**Page:**
◆ ◆ ◆
Cour de cassation, civile, Chambre sociale, 15 avril 2016, 15-12.533, Inédit

Texte intégral

RÉPUBLIQUE FRANCAISE
AU NOM DU PEUPLE FRANCAIS

LA COUR DE CASSATION, CHAMBRE SOCIALE, a rendu l'arrêt suivant :


Sur le moyen unique, ci-après annexé :

Attendu qu'ayant estimé que la suspension provisoire de son permis de conduire n'empêchait pas le salarié de continuer à exercer les fonctions qui lui étaient confiées, la cour d'appel, sans encourir les griefs du moyen, a décidé, dans l'exercice des pouvoirs qu'elle tient de l'article L. 1235-1 du code du travail, que le licenciement était dépourvu de cause réelle et sérieuse ; que le moyen n'est pas fondé ;

PAR CES MOTIFS :

REJETTE le pourvoi ;

Condamne la société MAJ aux dépens ;

Vu l'article 700 du code de procédure civile, rejette la demande ;

Ainsi fait et jugé par la Cour de cassation, chambre sociale, et prononcé par le président en son audience publique du quinze avril deux mille seize.
◆ ◆ ◆
**Consigne:** D'après l'arrêt, quelle société est condamnée aux dépens ?

**Entrées de données:**
◆ ◆ ◆
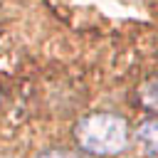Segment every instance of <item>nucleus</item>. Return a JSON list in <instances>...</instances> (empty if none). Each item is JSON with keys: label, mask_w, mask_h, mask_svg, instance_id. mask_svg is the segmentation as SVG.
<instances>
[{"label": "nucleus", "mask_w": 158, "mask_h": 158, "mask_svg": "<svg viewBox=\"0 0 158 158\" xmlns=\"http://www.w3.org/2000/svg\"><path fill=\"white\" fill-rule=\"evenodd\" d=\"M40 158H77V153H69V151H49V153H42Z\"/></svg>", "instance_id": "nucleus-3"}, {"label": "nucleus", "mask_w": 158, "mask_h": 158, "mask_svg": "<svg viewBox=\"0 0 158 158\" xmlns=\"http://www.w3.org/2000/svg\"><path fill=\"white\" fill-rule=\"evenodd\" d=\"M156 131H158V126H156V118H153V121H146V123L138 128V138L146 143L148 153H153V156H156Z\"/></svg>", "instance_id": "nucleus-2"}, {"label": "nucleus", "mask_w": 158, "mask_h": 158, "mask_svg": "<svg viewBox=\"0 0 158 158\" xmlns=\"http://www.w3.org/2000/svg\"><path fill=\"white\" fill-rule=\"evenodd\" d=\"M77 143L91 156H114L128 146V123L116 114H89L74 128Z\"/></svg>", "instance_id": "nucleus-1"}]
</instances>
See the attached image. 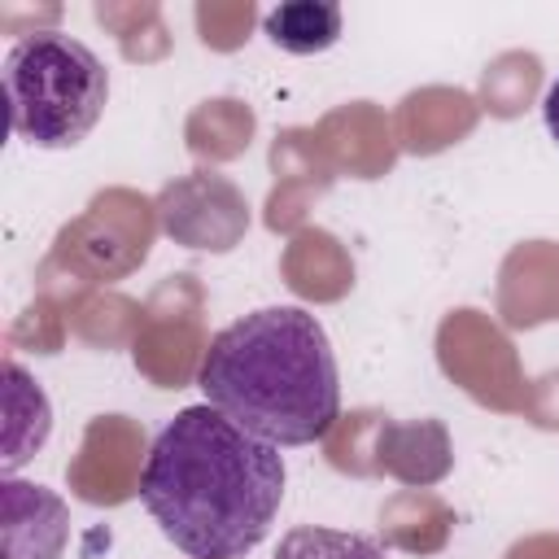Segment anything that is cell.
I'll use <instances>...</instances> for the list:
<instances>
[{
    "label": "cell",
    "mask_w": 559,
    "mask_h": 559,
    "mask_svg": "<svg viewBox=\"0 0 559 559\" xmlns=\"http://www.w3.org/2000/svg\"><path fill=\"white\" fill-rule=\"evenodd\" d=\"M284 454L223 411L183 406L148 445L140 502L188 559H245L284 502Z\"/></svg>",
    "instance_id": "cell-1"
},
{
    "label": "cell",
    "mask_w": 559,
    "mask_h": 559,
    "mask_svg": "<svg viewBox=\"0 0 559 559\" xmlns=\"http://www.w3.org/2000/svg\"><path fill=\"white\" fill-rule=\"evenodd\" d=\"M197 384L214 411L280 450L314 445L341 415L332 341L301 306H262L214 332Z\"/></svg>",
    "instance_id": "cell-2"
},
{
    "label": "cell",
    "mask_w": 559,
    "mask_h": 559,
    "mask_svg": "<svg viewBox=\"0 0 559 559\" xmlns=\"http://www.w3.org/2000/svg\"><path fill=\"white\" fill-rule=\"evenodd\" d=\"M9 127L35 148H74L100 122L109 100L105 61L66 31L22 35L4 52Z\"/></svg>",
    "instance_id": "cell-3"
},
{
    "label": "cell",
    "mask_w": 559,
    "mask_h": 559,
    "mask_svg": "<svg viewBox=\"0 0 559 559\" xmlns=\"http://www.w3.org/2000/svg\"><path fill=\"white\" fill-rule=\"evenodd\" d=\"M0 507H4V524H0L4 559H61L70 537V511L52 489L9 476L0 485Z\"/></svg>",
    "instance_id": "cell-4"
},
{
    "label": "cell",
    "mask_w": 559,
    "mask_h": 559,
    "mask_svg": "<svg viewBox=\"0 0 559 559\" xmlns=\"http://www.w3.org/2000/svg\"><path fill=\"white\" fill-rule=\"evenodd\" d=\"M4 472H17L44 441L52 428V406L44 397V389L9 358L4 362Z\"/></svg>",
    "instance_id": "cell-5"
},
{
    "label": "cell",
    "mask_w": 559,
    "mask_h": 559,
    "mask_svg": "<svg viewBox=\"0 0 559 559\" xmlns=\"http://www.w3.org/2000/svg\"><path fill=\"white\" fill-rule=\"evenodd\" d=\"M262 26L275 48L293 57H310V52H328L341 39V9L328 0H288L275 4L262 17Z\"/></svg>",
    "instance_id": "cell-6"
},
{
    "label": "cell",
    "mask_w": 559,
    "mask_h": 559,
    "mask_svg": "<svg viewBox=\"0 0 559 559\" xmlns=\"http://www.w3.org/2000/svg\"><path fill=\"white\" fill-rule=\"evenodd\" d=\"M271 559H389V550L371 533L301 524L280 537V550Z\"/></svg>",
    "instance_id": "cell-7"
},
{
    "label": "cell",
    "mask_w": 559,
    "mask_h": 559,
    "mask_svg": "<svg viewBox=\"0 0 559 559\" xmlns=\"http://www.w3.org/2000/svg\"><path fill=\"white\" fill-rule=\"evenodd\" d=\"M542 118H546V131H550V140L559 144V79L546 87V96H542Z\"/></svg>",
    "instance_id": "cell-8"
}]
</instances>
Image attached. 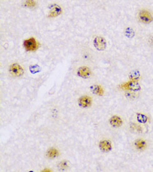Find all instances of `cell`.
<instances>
◆ ◆ ◆
**Réponse complète:** La société MAJ.